Jaka byłaby Pani rada dla kobiet, zmagających się z życiowymi lub biznesowymi trudnościami, którym brakuje nadziei i motywacji?

Zarówno prowadzenie biznesu jak i samo życie mają to do siebie, że nie znoszą stagnacji. Ciągłe zmiany przepisów, zmiany społeczne, polityczne oraz rodzinne powodują w nas bardzo dużo zwątpienia i rezygnacji. Jednak słów „brak nadziei” nie ma w moim słownictwie. Rada – nauczmy się cieszyć każdą przyjemną chwilą. Z tego co mamy i do tej pory udało nam się osiągnąć. Czerpać prawdziwą radość z tego, co robimy lub do jakiego celu dążymy, może wbrew pozorom zmienić całe nasze życie.

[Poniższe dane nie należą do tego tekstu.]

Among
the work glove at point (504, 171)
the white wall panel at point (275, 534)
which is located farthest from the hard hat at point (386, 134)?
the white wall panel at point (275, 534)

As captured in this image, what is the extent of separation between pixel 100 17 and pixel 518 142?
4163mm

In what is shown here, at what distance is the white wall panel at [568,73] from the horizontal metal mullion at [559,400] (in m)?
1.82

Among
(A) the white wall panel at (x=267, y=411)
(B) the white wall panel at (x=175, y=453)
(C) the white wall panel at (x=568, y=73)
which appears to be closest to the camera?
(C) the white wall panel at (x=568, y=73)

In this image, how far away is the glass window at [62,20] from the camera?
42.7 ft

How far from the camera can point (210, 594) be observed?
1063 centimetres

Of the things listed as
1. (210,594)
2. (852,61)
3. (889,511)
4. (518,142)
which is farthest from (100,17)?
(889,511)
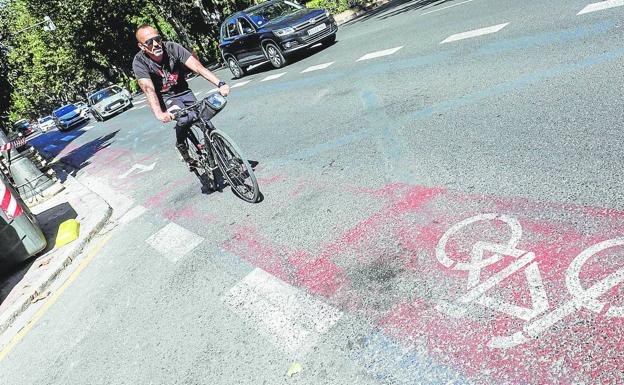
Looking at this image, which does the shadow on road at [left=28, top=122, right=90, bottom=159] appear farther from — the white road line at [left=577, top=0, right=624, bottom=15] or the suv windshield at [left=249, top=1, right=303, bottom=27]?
the white road line at [left=577, top=0, right=624, bottom=15]

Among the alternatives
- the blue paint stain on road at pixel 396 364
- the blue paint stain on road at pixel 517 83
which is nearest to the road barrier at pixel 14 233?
the blue paint stain on road at pixel 396 364

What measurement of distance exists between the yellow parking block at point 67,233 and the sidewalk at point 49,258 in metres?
0.08

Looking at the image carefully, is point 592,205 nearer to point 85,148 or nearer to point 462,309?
point 462,309

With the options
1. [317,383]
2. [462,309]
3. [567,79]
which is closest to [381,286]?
[462,309]

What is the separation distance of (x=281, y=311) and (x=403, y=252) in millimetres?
998

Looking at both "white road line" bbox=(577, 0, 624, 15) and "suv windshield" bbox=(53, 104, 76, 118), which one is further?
"suv windshield" bbox=(53, 104, 76, 118)

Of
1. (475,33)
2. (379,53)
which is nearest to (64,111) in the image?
(379,53)

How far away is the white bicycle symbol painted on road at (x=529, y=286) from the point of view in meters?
2.29

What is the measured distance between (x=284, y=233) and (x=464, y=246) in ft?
5.94

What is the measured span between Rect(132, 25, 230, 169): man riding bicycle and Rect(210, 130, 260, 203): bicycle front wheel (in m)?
0.47

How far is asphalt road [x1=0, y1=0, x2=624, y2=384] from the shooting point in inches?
94.4

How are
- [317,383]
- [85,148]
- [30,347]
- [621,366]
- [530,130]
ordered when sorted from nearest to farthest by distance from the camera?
[621,366] → [317,383] → [30,347] → [530,130] → [85,148]

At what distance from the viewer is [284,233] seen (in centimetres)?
430

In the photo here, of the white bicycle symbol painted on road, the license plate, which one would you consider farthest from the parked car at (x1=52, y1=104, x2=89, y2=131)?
the white bicycle symbol painted on road
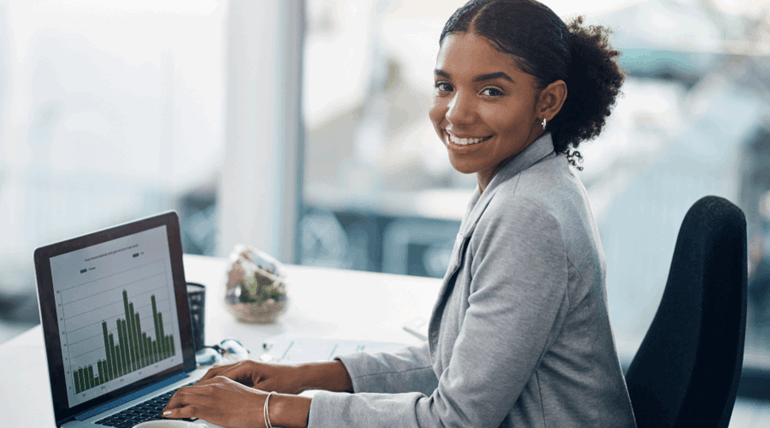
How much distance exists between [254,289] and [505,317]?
2.61 ft

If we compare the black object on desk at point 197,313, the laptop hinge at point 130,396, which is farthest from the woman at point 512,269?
the black object on desk at point 197,313

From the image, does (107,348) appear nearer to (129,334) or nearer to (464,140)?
(129,334)

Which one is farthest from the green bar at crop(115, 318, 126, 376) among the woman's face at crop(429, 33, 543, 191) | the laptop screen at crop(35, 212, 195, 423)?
the woman's face at crop(429, 33, 543, 191)

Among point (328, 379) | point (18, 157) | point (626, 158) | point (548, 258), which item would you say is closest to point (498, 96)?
point (548, 258)

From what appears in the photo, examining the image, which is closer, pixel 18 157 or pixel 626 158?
pixel 626 158

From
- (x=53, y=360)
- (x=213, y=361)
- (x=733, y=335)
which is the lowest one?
(x=213, y=361)

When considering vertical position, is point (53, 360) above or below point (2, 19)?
below

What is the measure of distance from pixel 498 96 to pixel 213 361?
2.45 feet

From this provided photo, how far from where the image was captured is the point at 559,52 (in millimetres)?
963

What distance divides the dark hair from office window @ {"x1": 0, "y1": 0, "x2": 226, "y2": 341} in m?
2.03

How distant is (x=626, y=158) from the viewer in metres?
2.48

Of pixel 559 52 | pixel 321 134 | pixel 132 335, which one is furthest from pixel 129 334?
pixel 321 134

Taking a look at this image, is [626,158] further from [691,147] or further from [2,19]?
[2,19]

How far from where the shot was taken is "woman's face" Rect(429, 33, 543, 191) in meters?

Drugą ważną rzeczą jest otaczać się ludźmi pozytywnymi, dynamicznymi, którzy na pewno swoim podejściem do życia motywują nas do działania.  Takim przykładem był mój udział na spotkaniu autorskim Krystyny Mazurówny w sanatorium „Krystynka” w Ciechocinku. Moja imienniczka opowiadała o swoim barwnym życiu prywatnym i zawodowym. Na pytanie jednego uczestnika sanatorium „Pani Krystyno – czy ma pani jakieś problemy? – odpowiedź. Mam, a kto ich nie ma? Największym problemem jest to, że nie mam problemów.” Śmiech na sali. Tłumaczy – chodzić mogę, mówić mogę, nawet nóżkę do góry podniosę, więc jakież to problemy. To co nas otacza, to życie, a problemy są po to, aby je rozwiązywać.

Od kierowniczki sanatorium otrzymałam list z podziękowaniem za organizację i uczestnictwo w spotkaniu, zaznaczając, że nasza psychologiczna rehabilitacja uszczęśliwiła chorych kuracjuszy. W liście tym pisała, że dzięki temu wydarzeniu i naszej obecności, jeszcze nigdy nie widziała, aby jej pensjonariusze w tak krótkim czasie odzyskali energię i dobre samopoczucie. 

Korzystając z wypowiedzi, teraz ja chcę podziękować za wyróżnienie w XII edycji konkursu Sukces Pisany Szminką Bizneswoman Roku. To ja zostałam zmotywowana przez Waszą fundację do działania i doskonalenia swojego biznesu.